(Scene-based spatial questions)
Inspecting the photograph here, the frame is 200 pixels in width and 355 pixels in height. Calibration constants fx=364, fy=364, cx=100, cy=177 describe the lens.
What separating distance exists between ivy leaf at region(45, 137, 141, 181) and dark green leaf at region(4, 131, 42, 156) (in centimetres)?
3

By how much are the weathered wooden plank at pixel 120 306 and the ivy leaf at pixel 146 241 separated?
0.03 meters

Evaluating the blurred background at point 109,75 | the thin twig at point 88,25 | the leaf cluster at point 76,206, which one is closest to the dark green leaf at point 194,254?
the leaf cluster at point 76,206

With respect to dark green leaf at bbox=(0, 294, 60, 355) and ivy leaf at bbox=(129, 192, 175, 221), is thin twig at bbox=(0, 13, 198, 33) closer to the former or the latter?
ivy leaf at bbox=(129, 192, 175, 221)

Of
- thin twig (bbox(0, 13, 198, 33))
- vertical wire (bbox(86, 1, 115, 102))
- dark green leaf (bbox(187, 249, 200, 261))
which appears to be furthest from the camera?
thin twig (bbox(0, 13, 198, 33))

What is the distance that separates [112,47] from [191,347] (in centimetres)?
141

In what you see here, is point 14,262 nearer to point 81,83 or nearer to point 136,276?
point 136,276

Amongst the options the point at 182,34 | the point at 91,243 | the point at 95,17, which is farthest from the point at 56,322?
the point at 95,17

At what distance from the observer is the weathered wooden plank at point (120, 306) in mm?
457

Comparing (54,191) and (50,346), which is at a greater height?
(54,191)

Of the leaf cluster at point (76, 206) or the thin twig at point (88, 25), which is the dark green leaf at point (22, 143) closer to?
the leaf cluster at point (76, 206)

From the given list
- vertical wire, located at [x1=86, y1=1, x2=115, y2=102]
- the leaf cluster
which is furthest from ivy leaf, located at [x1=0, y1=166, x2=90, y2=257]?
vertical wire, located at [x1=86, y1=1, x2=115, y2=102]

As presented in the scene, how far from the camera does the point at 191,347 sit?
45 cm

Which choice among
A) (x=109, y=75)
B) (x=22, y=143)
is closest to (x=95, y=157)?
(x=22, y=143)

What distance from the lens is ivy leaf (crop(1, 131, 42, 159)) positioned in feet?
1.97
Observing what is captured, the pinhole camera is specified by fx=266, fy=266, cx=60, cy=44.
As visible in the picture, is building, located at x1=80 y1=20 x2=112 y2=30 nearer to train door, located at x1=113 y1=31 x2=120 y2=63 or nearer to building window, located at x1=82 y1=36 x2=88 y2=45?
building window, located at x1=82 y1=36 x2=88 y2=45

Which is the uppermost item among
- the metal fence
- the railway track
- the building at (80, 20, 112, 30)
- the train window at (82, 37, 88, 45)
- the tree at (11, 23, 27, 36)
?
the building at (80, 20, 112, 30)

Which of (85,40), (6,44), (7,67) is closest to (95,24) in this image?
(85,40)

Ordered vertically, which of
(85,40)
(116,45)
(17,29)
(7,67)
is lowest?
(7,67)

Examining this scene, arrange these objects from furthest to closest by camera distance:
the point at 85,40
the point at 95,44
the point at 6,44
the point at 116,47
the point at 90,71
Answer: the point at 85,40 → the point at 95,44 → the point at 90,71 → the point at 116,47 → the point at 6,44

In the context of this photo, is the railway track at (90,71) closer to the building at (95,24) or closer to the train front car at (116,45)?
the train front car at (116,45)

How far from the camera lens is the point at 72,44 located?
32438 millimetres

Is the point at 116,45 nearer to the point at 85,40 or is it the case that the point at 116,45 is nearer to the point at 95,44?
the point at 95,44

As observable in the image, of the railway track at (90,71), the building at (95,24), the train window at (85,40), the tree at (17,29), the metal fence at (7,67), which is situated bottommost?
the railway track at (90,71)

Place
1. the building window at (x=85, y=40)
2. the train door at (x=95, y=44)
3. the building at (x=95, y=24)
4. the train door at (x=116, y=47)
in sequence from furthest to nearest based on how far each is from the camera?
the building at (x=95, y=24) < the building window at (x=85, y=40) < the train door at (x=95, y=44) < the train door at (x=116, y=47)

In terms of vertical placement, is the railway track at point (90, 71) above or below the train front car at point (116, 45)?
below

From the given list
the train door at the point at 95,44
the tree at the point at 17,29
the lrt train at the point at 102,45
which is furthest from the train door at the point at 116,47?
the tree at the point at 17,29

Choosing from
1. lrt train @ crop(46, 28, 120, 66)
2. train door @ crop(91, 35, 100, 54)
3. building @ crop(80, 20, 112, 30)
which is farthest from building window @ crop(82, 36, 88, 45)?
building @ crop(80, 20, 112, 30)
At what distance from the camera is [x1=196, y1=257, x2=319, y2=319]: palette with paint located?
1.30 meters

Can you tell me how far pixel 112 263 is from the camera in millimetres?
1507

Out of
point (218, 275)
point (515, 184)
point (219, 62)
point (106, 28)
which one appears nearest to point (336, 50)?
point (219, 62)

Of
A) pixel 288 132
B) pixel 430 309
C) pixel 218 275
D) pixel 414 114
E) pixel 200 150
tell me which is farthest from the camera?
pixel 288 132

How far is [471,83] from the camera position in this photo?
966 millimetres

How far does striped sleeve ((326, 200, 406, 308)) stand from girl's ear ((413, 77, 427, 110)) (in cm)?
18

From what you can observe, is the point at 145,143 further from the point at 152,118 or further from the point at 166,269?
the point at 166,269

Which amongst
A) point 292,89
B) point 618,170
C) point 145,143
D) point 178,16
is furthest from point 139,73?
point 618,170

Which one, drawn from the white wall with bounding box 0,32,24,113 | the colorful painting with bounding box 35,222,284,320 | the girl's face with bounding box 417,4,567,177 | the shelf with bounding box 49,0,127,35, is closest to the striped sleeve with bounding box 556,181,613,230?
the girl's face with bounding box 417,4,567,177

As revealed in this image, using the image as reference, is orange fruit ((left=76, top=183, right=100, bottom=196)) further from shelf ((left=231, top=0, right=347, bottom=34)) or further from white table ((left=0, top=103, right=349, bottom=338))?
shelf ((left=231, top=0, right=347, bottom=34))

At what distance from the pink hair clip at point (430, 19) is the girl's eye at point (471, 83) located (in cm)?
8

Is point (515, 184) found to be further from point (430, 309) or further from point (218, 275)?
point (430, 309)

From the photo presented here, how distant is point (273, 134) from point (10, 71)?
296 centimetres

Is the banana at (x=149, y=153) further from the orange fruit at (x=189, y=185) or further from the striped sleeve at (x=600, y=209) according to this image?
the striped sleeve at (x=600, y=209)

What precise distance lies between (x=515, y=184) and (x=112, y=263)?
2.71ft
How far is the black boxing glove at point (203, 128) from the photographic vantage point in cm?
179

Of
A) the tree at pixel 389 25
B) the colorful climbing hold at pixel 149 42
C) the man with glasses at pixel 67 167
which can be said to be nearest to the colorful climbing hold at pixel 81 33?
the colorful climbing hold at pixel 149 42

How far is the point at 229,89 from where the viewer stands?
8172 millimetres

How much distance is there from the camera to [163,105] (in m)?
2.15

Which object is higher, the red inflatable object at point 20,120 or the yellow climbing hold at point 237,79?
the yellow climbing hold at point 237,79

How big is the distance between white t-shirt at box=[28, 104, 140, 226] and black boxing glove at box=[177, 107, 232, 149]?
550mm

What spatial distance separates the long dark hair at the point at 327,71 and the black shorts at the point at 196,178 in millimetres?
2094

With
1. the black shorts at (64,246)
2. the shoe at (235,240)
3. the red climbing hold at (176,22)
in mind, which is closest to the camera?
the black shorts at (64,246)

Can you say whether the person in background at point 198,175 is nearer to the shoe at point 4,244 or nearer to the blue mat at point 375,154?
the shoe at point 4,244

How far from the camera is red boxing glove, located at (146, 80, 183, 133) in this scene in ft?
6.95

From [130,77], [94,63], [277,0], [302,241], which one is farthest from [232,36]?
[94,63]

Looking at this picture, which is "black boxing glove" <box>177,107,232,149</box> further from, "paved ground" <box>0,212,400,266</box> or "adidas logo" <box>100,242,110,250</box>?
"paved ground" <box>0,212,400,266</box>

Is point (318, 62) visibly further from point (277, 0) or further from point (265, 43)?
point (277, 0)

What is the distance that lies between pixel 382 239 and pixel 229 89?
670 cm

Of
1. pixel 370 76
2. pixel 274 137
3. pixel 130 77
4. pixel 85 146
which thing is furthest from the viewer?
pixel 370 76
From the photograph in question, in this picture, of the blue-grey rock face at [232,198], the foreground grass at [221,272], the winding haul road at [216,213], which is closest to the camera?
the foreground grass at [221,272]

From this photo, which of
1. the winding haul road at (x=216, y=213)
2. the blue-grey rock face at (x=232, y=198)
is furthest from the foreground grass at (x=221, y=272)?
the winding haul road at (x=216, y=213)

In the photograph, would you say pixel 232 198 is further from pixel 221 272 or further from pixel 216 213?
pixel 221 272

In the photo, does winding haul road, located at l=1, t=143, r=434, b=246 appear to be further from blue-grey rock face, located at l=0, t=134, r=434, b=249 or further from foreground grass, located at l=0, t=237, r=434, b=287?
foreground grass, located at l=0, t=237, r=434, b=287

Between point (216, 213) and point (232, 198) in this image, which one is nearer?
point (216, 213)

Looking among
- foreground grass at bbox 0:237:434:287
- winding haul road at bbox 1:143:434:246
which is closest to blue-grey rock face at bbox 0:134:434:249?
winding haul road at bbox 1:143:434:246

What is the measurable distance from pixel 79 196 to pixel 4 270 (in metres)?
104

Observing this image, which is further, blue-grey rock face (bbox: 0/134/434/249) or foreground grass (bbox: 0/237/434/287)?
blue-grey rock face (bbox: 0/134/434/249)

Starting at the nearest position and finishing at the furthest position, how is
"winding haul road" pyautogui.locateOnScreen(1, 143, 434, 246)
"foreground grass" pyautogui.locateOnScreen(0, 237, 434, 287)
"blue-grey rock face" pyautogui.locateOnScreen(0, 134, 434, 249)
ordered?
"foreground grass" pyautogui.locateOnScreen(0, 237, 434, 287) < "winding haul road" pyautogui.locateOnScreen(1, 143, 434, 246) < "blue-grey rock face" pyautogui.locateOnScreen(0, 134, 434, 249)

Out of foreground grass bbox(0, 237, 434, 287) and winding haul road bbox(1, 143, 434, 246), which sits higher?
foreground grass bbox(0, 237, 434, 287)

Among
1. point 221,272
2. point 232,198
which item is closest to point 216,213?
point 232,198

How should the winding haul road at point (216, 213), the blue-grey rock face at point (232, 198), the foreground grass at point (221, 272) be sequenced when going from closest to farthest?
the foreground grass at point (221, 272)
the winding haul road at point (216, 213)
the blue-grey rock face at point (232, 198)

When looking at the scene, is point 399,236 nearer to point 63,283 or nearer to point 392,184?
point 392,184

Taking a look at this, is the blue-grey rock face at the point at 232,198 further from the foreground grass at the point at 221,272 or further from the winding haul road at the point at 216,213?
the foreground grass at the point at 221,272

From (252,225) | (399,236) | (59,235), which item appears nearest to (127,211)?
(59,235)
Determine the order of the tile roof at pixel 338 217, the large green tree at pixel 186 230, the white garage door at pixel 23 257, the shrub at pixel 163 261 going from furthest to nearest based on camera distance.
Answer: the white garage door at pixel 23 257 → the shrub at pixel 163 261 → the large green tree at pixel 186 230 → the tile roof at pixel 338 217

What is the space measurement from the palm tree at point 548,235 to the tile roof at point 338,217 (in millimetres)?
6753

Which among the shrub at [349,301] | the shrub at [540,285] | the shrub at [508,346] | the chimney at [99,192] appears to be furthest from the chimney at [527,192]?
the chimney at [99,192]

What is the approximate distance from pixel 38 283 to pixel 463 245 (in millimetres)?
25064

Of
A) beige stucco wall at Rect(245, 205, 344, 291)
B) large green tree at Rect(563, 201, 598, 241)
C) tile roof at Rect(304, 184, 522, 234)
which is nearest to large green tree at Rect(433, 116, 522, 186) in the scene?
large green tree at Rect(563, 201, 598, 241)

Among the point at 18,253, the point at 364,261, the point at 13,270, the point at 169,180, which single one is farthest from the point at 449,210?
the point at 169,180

Set task » Quote the lines of the listing verbatim, starting at the line that contains "Choosing from" and ending at the line that contains "1.30 meters".

Exercise output »
Choosing from
1. lrt train @ crop(46, 28, 120, 66)
2. train door @ crop(91, 35, 100, 54)
3. building @ crop(80, 20, 112, 30)
which is farthest from building window @ crop(82, 36, 88, 45)?
building @ crop(80, 20, 112, 30)
At what distance from the camera is [x1=196, y1=257, x2=319, y2=319]: palette with paint located?
1.30 meters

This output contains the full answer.